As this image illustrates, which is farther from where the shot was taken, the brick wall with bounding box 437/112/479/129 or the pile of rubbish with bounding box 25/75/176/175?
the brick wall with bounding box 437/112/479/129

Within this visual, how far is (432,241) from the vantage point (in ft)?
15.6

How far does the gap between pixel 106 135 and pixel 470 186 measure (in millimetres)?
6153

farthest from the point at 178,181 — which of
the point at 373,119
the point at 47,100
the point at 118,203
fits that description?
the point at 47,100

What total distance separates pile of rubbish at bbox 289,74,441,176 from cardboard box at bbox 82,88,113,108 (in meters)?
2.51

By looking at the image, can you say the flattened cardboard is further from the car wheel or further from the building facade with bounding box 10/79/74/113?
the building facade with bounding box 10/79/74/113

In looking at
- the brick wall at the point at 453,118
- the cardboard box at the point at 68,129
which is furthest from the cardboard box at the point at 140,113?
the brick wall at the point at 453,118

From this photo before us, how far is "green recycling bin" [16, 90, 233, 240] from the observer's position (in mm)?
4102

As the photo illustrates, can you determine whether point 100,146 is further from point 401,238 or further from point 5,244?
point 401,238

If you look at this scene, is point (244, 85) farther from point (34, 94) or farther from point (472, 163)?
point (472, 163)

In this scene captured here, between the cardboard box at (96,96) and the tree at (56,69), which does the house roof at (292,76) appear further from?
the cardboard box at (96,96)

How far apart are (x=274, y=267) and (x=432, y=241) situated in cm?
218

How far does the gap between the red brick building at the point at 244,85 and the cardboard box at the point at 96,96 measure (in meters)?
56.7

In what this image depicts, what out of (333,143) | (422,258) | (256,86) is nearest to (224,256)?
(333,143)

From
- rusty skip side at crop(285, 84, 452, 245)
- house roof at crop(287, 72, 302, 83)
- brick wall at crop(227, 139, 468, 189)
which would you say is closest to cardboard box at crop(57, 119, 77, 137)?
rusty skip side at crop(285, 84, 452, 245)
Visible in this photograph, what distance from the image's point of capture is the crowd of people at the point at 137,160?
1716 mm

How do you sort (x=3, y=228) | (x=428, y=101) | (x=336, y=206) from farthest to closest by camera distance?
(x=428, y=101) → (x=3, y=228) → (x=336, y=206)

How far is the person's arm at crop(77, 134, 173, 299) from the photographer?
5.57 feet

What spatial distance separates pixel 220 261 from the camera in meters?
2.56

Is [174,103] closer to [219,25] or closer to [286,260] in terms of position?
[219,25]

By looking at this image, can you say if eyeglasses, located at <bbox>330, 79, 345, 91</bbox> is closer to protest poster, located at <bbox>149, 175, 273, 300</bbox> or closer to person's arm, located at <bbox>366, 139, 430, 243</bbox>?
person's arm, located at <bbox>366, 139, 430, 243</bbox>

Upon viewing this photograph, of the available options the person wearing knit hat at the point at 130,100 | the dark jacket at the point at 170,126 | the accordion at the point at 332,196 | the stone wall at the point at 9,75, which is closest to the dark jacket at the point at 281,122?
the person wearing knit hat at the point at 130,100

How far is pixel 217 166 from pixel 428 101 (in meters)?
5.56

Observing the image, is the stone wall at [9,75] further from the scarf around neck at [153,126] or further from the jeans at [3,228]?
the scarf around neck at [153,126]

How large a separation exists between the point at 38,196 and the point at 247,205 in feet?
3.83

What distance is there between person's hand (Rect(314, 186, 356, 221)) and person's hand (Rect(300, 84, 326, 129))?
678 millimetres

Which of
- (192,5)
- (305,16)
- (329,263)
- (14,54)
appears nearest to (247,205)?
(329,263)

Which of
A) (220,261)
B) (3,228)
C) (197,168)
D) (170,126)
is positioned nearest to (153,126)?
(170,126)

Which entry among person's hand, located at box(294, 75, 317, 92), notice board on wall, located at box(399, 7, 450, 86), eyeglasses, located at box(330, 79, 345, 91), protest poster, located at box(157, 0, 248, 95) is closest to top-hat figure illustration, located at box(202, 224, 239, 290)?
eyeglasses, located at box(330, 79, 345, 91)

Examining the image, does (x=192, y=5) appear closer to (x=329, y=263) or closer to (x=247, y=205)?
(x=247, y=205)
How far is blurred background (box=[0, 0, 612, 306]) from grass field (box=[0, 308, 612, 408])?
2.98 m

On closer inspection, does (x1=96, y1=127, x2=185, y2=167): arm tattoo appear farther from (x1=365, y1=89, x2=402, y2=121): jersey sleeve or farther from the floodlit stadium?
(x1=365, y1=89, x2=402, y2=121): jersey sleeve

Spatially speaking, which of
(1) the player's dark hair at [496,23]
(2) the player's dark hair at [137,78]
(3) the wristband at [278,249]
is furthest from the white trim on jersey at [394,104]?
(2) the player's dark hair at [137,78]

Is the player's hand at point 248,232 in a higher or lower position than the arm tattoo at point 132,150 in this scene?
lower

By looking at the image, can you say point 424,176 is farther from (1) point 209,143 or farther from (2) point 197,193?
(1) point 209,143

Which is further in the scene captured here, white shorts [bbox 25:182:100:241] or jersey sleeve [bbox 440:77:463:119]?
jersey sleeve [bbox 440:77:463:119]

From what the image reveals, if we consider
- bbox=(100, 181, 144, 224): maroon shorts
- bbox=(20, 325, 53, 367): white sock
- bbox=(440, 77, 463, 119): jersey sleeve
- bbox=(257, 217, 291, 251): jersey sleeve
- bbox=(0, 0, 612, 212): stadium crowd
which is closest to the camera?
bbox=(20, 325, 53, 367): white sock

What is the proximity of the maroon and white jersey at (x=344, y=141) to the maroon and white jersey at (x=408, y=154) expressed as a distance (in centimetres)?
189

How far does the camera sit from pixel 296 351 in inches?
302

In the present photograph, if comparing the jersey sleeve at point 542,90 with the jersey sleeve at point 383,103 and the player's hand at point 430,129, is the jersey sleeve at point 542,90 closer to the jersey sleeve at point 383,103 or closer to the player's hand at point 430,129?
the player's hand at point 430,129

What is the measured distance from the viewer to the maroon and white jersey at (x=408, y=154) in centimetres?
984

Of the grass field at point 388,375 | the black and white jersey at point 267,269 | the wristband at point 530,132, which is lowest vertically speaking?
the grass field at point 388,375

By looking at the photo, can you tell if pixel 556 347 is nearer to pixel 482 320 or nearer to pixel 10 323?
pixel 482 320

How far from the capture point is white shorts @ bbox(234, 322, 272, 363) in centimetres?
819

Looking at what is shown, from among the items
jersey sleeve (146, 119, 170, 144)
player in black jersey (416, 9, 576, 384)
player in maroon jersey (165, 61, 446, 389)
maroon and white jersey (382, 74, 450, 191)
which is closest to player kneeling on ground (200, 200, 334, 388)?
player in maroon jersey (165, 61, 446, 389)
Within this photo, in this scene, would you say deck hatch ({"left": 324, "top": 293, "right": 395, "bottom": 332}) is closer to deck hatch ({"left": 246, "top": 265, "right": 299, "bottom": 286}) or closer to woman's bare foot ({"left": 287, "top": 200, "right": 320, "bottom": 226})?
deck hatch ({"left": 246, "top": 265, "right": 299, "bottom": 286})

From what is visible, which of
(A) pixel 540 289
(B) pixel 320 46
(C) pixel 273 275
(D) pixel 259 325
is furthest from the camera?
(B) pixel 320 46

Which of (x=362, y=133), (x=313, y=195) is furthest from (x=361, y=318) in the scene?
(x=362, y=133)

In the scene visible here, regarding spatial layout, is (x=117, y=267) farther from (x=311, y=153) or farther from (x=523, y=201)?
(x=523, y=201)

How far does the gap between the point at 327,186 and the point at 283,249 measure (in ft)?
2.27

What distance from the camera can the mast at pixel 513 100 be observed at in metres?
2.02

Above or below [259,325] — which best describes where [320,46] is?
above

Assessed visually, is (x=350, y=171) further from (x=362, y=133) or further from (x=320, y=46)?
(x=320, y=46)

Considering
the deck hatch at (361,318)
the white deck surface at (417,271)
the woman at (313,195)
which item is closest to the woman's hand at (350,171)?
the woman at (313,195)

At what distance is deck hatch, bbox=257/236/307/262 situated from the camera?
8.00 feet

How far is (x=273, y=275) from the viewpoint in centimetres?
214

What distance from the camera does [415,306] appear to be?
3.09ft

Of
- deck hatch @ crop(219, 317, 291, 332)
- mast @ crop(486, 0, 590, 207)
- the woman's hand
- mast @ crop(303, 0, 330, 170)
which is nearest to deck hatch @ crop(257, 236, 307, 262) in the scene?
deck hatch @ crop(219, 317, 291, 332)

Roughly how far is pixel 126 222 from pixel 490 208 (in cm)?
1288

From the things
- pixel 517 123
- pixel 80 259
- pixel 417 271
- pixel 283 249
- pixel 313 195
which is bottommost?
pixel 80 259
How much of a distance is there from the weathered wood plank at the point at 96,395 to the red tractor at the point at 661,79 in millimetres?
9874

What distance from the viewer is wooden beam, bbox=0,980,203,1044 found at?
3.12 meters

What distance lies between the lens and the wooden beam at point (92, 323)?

__Problem description__
Recast the material above as a Markdown table with the columns "Row" and "Line", running from the line containing "What distance from the camera does" through the end of the material. Number the rows and leave out blank lines.

__Expected answer__
| Row | Line |
|---|---|
| 1 | What distance from the camera does [415,306] appear to be? |
| 2 | 3.09ft |
| 3 | Of |
| 4 | - deck hatch @ crop(219, 317, 291, 332) |
| 5 | - mast @ crop(486, 0, 590, 207) |
| 6 | - the woman's hand |
| 7 | - mast @ crop(303, 0, 330, 170) |
| 8 | which is nearest to deck hatch @ crop(257, 236, 307, 262) in the scene? |
| 9 | deck hatch @ crop(219, 317, 291, 332) |
| 10 | Roughly how far is pixel 126 222 from pixel 490 208 (in cm)? |
| 11 | 1288 |
| 12 | From the things |
| 13 | - pixel 517 123 |
| 14 | - pixel 80 259 |
| 15 | - pixel 417 271 |
| 16 | - pixel 283 249 |
| 17 | - pixel 313 195 |
| 18 | which is bottommost? |
| 19 | pixel 80 259 |
| 20 | How much of a distance is there from the weathered wood plank at the point at 96,395 to the red tractor at the point at 661,79 in millimetres? |
| 21 | 9874 |
| 22 | What distance from the viewer is wooden beam, bbox=0,980,203,1044 found at? |
| 23 | 3.12 meters |
| 24 | What distance lies between the lens and the wooden beam at point (92, 323)? |